**DIE EINGABE:**

+ + + + +

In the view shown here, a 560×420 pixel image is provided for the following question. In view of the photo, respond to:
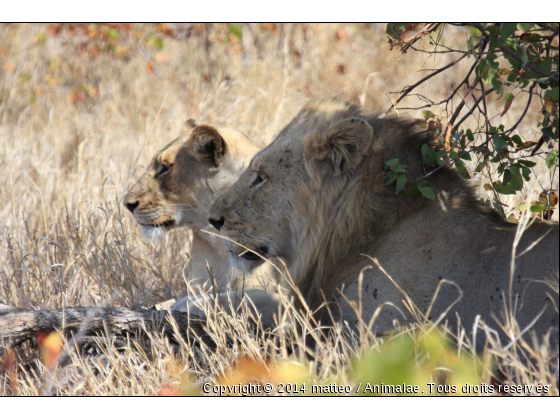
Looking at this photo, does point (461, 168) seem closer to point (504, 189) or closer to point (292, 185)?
point (504, 189)

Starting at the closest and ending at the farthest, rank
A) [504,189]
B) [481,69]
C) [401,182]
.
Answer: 1. [481,69]
2. [401,182]
3. [504,189]

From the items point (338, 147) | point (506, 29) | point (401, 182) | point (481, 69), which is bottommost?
point (401, 182)

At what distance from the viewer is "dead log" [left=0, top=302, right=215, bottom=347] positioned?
2.96 meters

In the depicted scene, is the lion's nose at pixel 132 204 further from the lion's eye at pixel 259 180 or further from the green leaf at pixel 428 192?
the green leaf at pixel 428 192

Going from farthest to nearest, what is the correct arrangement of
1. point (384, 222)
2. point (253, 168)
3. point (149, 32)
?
point (149, 32)
point (253, 168)
point (384, 222)

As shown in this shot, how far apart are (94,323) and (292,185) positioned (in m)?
1.13

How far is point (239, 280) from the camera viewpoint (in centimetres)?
416

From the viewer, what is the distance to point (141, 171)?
269 inches

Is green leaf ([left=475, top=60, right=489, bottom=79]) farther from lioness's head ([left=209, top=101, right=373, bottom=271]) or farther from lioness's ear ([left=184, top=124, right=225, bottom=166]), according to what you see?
lioness's ear ([left=184, top=124, right=225, bottom=166])

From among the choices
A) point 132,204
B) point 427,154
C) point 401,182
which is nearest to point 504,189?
point 427,154

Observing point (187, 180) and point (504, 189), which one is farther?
point (187, 180)

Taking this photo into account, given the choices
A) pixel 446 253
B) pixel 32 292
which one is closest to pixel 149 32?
pixel 32 292

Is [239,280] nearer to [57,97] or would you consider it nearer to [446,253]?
[446,253]

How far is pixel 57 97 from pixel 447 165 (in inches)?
325
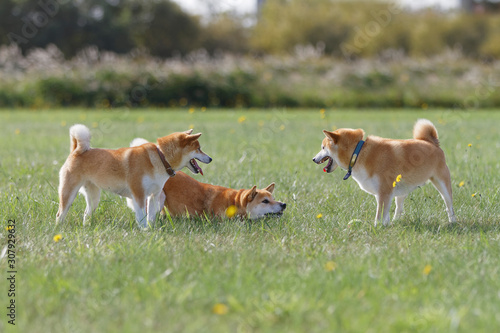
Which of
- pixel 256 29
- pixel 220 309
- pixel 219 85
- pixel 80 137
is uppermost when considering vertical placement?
pixel 256 29

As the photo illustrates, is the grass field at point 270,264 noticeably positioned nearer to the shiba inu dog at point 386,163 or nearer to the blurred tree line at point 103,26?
the shiba inu dog at point 386,163

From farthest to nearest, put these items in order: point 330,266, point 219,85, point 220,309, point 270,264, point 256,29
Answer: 1. point 256,29
2. point 219,85
3. point 270,264
4. point 330,266
5. point 220,309

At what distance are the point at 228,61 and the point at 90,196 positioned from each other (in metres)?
15.9

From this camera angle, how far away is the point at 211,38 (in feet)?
113

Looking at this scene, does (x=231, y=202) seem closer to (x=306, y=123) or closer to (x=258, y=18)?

+ + + + +

**IHRE AUFGABE:** Wandeln Sie sämtliche Zeilen oben in eine JSON-Liste von Zeichenketten um, je Zeile ein Eintrag und ohne Leerzeilen. Lassen Sie die Bilder in der Antwort weg.

**ANTWORT UNTEN:**
[
  "In the view shown here, a 560×420 pixel image is provided for the following question. In view of the photo, respond to:",
  "Looking at this photo, does point (461, 168) seem closer to point (504, 189) or closer to point (292, 185)?",
  "point (504, 189)",
  "Starting at the closest and ending at the farthest, rank",
  "A) [504,189]",
  "B) [481,69]",
  "C) [401,182]",
  ".",
  "Answer: 1. [481,69]",
  "2. [401,182]",
  "3. [504,189]",
  "From the items point (338, 147) | point (506, 29) | point (401, 182) | point (481, 69), which is bottommost?",
  "point (401, 182)",
  "At what distance from the viewer is \"dead log\" [left=0, top=302, right=215, bottom=347] positioned?",
  "2.96 meters",
  "In the depicted scene, is the lion's nose at pixel 132 204 further from the lion's eye at pixel 259 180 or further from the green leaf at pixel 428 192?",
  "the green leaf at pixel 428 192",
  "Going from farthest to nearest, what is the correct arrangement of",
  "1. point (384, 222)",
  "2. point (253, 168)",
  "3. point (149, 32)",
  "?",
  "point (149, 32)",
  "point (253, 168)",
  "point (384, 222)",
  "As shown in this shot, how far apart are (94,323) and (292,185) positioned (in m)?",
  "1.13",
  "How far is point (239, 280) from the camera viewpoint (in centimetres)?",
  "416",
  "From the viewer, what is the distance to point (141, 171)?",
  "269 inches",
  "Is green leaf ([left=475, top=60, right=489, bottom=79]) farther from lioness's head ([left=209, top=101, right=373, bottom=271]) or farther from lioness's ear ([left=184, top=124, right=225, bottom=166]), according to what you see?",
  "lioness's ear ([left=184, top=124, right=225, bottom=166])",
  "From among the choices",
  "A) point 132,204",
  "B) point 427,154",
  "C) point 401,182",
  "which is nearest to point 504,189?",
  "point 427,154",
  "Observing point (187, 180) and point (504, 189), which one is farther?",
  "point (187, 180)",
  "Taking this photo into account, given the choices",
  "A) pixel 446 253",
  "B) pixel 32 292",
  "which one is closest to pixel 149 32?",
  "pixel 32 292",
  "Is [239,280] nearer to [57,97] or would you consider it nearer to [446,253]?",
  "[446,253]",
  "How far is pixel 57 97 from pixel 447 165 (in inches)?",
  "325",
  "Which of",
  "- pixel 256 29",
  "- pixel 220 309",
  "- pixel 219 85",
  "- pixel 80 137",
  "is uppermost when considering vertical placement?",
  "pixel 256 29",
  "As the photo illustrates, is the grass field at point 270,264 noticeably positioned nearer to the shiba inu dog at point 386,163 or nearer to the blurred tree line at point 103,26?",
  "the shiba inu dog at point 386,163",
  "From farthest to nearest, put these items in order: point 330,266, point 219,85, point 220,309, point 270,264, point 256,29",
  "Answer: 1. point 256,29",
  "2. point 219,85",
  "3. point 270,264",
  "4. point 330,266",
  "5. point 220,309",
  "At what distance are the point at 228,61 and the point at 90,196 positioned from each other (in metres)?",
  "15.9",
  "From this camera angle, how far away is the point at 211,38 (in feet)?",
  "113",
  "Looking at this scene, does (x=231, y=202) seem closer to (x=306, y=123) or closer to (x=258, y=18)?"
]